I don't know what made you so mean to me and my twin brother. We were new and shy, we had a public education so we weren't as caught up as everyone else. You expected us to know everything from A to Z. You called us out constantly in front of the class to criticize and grill us with questions like "Why don't you know this?"
We already felt outcasted enough with being new and all, not knowing anyone, and having glasses and acne.
What I didn't understand is that you completely singled me out. Other students would answer questions incorrectly, but you never harassed them and asked them "why don't you know this?" while everyone stared at me in silence as I stutter and say, "I studied" because I really did.
Oh, and about stuttering, because I was new and self-conscious and nervous, I would stutter while going up in front of the class- the kids would laugh at me and you didn't stop it.
Why did you hammer with me questions so much? Why just me? When it got to the point where I started crying, why didn't you stop harassing me? I was audibly crying, my voice shaking, tears clearly running down my face and you kept going.
I NEVER, NOT ONCE had an attitude with you. I never "talked back to you" and I never was rude to you. if anything it was the opposite. I hardly spoke enough in general for you to say that I had an attitude with you. When I did talk to you, my voice shook because I was FRIGHTENED. If my scared voice came out as having an attitude with you, I don't know what to say.
But yet you went so far as to schedule a conversation with my mother to talk about "my attitude". When my mother came for this, I ran to her and cried and said "I SWEAR I don't have an attitude with her!" My mom just said, "it's okay hun, I believe you, let's just get this overwith."
Let's just say if my MOM believed me on that, I wasn't lying. My mom is the person I've always had the worst attitude with. LOL.
Seven years later, three years ago, in September 2015, I found out that you had passed away from suicide. This sort of shocked me, considering you always seemed like such a strong and intimidating person. But then, it actually made a lot of sense. You were such a cold, unhappy person. You took out your sadness on other people. You made up lies. You made your students write in pink ink and you flirted with 8th-grade boys. Something just wasn't right.
But I also remember the ladies who worked in the front office gossiping about you and your life. Talking about how you got pregnant by your ex-husband, and that you guys got divorced, many reasons- one being that he wouldn't let you have a dog. It must have been hard to go to work every day knowing that people know you are pregnant and not married.

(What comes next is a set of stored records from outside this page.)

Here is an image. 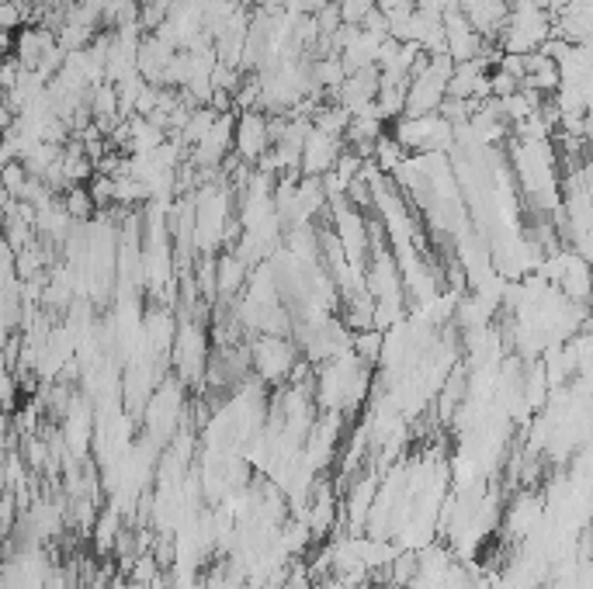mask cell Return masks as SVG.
<instances>
[{
	"mask_svg": "<svg viewBox=\"0 0 593 589\" xmlns=\"http://www.w3.org/2000/svg\"><path fill=\"white\" fill-rule=\"evenodd\" d=\"M268 115L261 112H237V129H233V157L240 164H257L268 152Z\"/></svg>",
	"mask_w": 593,
	"mask_h": 589,
	"instance_id": "cell-1",
	"label": "cell"
},
{
	"mask_svg": "<svg viewBox=\"0 0 593 589\" xmlns=\"http://www.w3.org/2000/svg\"><path fill=\"white\" fill-rule=\"evenodd\" d=\"M341 152H344V139H333V136L309 125V133L302 139V152H299V173L302 177H323V173H330L333 164H337Z\"/></svg>",
	"mask_w": 593,
	"mask_h": 589,
	"instance_id": "cell-2",
	"label": "cell"
},
{
	"mask_svg": "<svg viewBox=\"0 0 593 589\" xmlns=\"http://www.w3.org/2000/svg\"><path fill=\"white\" fill-rule=\"evenodd\" d=\"M253 365L264 381H281L295 365V347L285 337H271V333H264L253 347Z\"/></svg>",
	"mask_w": 593,
	"mask_h": 589,
	"instance_id": "cell-3",
	"label": "cell"
},
{
	"mask_svg": "<svg viewBox=\"0 0 593 589\" xmlns=\"http://www.w3.org/2000/svg\"><path fill=\"white\" fill-rule=\"evenodd\" d=\"M378 475H372V469L361 475V478H354V485L347 490V503H344V509H347V524H351V530H365V520H368V509H372V499H375V490H378Z\"/></svg>",
	"mask_w": 593,
	"mask_h": 589,
	"instance_id": "cell-4",
	"label": "cell"
},
{
	"mask_svg": "<svg viewBox=\"0 0 593 589\" xmlns=\"http://www.w3.org/2000/svg\"><path fill=\"white\" fill-rule=\"evenodd\" d=\"M541 524V499L538 496H521L518 503L510 506L507 514V534L518 537V541H524V537H531Z\"/></svg>",
	"mask_w": 593,
	"mask_h": 589,
	"instance_id": "cell-5",
	"label": "cell"
},
{
	"mask_svg": "<svg viewBox=\"0 0 593 589\" xmlns=\"http://www.w3.org/2000/svg\"><path fill=\"white\" fill-rule=\"evenodd\" d=\"M247 281V261H240L233 250H226L216 257V292L219 295H237Z\"/></svg>",
	"mask_w": 593,
	"mask_h": 589,
	"instance_id": "cell-6",
	"label": "cell"
},
{
	"mask_svg": "<svg viewBox=\"0 0 593 589\" xmlns=\"http://www.w3.org/2000/svg\"><path fill=\"white\" fill-rule=\"evenodd\" d=\"M341 11V24H361L372 11H375V0H333Z\"/></svg>",
	"mask_w": 593,
	"mask_h": 589,
	"instance_id": "cell-7",
	"label": "cell"
}]
</instances>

I am not sure why you took your life away, and I am in no way judging you for it because I've had suicide attempts myself in the past. But it might've been because you felt so alone, being a single mother working at a Catholic school.
I'm so sorry that you were depressed. I'm so sorry that you were lost in complete darkness and couldn't find your way out. I am sorry that drugs took over your life. I'm sorry if you felt you weren't enough and that nobody loved you. I am sorry that you felt like you couldn't talk to anyone about these suicidal thoughts. I feel so sorry for you. For the past three years, I've known why you were mean to me even though having depression is no excuse for being mean to a student.
You'd be happy to know that after I moved on to 8th grade and on from your English class, English was always my favorite and best subject. A's and B's every year. It is my minor in college now and I work for three newspapers/magazines as a writer.
I hope you rest in peace and that you have gotten a doggie in heaven.